- **RECORDS FOR THIS TASK**

Start of Block

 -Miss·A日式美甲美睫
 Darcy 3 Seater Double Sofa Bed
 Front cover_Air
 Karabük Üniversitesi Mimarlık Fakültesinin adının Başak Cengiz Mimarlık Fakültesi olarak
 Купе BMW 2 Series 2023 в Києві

End of Block
Start of Block

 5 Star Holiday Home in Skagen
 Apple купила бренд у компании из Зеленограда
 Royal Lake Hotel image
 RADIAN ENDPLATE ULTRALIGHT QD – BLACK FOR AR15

End of Block

- **WHAT NEEDS TO BE DONE**
Beginning at the line with "-Miss·A日式美甲美睫" and stopping after the line with "Купе BMW 2 Series 2023 в Києві", please write out every line of the data above exactly and nothing else.

- **EXERCISE RESULT**
 -Miss·A日式美甲美睫
 Darcy 3 Seater Double Sofa Bed
 Front cover_Air
 Karabük Üniversitesi Mimarlık Fakültesinin adının Başak Cengiz Mimarlık Fakültesi olarak
 Купе BMW 2 Series 2023 в Києві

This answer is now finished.